● DIRECTIONS FOR THIS TASK: Which lines of the data include the string "frames"? List them all.

::: INPUT DATA

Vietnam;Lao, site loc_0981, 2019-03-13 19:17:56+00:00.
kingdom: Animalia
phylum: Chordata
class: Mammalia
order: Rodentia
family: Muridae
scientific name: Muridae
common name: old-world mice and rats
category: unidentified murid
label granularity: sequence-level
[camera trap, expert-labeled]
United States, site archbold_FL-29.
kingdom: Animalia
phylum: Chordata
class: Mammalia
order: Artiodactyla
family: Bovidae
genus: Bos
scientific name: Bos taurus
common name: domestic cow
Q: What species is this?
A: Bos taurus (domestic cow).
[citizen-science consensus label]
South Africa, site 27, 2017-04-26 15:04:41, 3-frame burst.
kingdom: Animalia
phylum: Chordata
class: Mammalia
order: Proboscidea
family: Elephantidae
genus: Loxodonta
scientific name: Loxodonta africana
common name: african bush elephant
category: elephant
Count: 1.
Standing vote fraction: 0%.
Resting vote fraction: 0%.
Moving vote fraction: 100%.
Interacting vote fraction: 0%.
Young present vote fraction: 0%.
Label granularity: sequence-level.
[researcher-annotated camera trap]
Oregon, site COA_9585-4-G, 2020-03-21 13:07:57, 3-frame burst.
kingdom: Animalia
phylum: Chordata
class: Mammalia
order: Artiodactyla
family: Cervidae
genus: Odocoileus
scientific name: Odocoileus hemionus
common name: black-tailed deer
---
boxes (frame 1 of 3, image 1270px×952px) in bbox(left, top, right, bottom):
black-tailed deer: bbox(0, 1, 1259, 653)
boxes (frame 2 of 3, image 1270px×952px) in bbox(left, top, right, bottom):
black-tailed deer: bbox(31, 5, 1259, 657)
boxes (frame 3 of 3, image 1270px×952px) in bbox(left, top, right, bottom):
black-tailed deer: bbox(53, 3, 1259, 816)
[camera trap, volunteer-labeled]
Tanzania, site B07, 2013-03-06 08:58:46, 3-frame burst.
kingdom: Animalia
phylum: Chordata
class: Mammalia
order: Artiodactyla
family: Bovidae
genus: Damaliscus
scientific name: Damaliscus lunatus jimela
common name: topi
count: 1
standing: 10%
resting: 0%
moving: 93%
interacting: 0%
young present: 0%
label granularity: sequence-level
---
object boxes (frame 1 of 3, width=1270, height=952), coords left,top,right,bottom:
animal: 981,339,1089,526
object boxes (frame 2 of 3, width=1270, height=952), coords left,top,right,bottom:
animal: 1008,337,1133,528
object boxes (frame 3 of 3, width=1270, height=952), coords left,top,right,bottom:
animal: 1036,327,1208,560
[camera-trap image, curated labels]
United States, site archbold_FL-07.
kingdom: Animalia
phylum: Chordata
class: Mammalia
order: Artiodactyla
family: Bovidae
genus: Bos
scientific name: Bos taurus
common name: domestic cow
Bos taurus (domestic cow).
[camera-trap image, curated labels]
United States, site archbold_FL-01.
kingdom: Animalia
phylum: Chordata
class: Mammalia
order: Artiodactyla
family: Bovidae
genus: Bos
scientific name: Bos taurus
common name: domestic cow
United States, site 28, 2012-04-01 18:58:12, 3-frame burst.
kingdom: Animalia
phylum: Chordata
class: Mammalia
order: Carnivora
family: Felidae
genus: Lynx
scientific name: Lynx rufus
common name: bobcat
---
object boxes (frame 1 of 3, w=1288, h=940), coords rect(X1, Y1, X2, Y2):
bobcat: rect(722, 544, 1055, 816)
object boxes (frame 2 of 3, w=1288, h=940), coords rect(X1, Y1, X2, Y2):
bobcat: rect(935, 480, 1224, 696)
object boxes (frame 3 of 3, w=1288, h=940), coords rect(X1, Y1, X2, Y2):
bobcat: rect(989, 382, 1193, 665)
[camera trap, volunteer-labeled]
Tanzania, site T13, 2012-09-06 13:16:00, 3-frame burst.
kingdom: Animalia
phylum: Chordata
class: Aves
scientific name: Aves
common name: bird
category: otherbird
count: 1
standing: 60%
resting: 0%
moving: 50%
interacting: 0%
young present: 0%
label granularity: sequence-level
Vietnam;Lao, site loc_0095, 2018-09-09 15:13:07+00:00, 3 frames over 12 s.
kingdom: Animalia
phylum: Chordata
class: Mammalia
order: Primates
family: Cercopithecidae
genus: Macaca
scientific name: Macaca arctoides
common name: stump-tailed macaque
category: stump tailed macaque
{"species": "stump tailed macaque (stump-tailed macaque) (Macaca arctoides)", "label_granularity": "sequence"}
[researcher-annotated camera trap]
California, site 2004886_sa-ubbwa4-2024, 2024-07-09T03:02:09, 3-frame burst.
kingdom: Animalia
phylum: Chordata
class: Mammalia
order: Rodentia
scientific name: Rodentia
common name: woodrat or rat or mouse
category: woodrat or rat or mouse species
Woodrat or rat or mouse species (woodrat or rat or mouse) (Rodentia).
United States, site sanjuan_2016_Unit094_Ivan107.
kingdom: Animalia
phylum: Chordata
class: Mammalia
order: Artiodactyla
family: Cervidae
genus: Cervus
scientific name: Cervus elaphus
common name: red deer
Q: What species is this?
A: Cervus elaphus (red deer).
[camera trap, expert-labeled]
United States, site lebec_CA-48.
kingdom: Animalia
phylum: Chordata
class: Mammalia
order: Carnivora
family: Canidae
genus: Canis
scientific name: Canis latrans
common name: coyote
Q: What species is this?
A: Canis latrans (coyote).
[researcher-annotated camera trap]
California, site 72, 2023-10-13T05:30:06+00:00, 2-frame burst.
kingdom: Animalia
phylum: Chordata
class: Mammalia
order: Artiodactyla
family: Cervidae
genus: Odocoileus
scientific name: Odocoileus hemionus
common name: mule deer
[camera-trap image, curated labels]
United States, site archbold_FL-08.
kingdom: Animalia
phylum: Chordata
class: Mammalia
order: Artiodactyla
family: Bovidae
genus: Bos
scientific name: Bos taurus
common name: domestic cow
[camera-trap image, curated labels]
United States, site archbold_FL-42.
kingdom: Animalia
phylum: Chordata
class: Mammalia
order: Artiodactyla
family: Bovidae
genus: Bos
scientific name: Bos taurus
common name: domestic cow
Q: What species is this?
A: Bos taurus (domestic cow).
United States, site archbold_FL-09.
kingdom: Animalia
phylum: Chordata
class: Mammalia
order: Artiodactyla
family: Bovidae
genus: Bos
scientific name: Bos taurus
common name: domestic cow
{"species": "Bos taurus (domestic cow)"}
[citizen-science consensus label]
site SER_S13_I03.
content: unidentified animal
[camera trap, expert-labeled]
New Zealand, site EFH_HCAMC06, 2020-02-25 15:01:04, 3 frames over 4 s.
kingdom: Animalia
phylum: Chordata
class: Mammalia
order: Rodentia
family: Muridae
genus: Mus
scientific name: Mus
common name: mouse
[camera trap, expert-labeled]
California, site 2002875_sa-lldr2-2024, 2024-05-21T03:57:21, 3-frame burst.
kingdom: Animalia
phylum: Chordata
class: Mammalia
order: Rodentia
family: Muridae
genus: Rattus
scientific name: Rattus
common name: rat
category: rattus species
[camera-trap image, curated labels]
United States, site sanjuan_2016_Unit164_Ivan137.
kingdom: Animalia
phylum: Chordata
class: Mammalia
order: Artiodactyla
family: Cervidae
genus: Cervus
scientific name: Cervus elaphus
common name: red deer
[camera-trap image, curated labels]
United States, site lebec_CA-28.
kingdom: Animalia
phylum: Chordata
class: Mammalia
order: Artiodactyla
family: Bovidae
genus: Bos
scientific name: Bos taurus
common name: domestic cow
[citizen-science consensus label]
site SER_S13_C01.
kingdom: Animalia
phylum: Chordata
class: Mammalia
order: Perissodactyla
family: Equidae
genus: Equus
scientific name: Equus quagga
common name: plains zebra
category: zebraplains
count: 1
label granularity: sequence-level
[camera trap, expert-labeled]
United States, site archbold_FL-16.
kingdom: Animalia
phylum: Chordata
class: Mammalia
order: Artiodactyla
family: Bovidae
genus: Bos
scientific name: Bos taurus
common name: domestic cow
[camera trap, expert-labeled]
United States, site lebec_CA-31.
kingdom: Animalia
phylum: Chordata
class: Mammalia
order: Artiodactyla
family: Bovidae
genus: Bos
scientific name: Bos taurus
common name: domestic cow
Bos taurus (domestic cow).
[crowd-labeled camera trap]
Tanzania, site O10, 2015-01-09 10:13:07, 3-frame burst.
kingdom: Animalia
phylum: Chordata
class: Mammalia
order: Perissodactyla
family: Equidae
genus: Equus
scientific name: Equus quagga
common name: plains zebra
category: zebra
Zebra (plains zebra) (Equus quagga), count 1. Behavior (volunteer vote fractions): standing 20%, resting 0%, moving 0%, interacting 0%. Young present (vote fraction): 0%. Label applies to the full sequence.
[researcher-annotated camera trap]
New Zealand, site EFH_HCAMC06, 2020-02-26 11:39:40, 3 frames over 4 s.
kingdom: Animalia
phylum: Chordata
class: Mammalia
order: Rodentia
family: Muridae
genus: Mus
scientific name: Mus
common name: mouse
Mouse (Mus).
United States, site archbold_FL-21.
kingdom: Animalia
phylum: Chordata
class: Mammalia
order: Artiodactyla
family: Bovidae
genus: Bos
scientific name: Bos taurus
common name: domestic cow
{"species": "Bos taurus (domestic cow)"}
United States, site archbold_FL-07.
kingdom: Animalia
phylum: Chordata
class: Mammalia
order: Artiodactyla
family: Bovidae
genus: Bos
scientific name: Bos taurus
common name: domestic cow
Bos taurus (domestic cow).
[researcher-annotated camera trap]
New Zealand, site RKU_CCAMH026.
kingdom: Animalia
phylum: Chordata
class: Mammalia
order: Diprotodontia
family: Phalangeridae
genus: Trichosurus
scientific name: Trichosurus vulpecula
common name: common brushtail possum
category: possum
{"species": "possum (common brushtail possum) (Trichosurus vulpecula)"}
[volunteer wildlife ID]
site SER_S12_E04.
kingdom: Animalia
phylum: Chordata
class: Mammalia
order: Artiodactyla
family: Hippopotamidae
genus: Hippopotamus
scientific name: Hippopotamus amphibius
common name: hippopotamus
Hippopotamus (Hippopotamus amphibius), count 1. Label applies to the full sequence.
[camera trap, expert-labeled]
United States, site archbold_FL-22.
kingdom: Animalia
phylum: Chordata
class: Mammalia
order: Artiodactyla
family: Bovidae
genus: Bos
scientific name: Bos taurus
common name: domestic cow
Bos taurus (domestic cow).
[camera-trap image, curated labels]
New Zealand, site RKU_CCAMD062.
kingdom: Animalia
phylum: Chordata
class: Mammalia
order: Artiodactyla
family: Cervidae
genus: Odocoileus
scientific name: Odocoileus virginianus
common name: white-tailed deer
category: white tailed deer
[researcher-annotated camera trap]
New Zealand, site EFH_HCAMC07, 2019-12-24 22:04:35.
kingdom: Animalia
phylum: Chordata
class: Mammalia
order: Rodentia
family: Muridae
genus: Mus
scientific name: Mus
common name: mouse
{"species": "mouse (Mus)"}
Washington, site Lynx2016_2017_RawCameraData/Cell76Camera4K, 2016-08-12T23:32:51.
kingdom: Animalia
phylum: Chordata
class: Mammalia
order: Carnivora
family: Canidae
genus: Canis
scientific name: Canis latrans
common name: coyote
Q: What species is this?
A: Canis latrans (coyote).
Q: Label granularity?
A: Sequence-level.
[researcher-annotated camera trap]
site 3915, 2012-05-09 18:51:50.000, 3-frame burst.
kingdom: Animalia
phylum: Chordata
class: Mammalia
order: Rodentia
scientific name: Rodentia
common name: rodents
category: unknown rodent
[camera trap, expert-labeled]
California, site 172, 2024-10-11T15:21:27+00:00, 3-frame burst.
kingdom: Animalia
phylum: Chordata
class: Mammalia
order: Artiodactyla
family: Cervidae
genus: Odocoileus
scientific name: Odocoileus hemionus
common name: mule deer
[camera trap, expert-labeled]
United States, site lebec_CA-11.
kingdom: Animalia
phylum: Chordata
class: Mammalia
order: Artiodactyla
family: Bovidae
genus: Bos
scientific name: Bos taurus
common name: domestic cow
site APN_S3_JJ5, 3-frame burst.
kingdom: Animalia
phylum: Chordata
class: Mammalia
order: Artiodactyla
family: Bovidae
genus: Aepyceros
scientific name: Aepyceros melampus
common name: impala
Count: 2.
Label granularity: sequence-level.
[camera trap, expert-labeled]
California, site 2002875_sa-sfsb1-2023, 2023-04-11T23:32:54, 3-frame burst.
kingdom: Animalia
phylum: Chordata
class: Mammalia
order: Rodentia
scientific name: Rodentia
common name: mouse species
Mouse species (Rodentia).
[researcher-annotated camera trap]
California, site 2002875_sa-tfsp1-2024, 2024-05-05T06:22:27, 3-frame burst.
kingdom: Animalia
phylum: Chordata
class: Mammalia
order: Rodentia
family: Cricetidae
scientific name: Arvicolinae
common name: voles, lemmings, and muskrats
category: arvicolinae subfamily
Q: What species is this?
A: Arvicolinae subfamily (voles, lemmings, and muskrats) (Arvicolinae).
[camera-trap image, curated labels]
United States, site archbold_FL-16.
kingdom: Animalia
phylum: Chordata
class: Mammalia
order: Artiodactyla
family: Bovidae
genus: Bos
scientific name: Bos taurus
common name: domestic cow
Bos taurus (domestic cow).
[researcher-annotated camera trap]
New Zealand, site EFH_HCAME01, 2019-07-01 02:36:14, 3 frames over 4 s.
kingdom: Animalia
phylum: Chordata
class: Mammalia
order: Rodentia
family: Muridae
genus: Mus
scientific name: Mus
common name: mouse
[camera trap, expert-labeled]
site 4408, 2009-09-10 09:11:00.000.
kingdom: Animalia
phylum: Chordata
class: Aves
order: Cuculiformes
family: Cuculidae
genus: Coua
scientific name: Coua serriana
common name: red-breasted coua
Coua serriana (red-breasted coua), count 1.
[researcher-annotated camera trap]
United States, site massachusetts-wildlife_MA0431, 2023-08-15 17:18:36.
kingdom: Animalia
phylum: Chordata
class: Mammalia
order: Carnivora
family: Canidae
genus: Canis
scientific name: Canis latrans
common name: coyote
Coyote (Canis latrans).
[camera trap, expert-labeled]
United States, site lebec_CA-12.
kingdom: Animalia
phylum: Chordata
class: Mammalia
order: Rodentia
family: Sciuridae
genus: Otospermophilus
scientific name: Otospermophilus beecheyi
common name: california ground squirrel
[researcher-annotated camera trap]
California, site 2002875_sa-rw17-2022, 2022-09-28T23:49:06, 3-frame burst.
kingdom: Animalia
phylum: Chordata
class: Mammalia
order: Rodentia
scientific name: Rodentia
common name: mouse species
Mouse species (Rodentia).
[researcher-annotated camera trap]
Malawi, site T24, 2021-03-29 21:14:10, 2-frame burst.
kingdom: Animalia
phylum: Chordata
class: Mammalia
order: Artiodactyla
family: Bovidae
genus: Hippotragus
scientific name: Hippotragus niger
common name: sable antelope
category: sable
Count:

::::::

● ANSWER FOR THE TASK:
Vietnam;Lao, site loc_0095, 2018-09-09 15:13:07+00:00, 3 frames over 12 s.
New Zealand, site EFH_HCAMC06, 2020-02-25 15:01:04, 3 frames over 4 s.
New Zealand, site EFH_HCAMC06, 2020-02-26 11:39:40, 3 frames over 4 s.
New Zealand, site EFH_HCAME01, 2019-07-01 02:36:14, 3 frames over 4 s.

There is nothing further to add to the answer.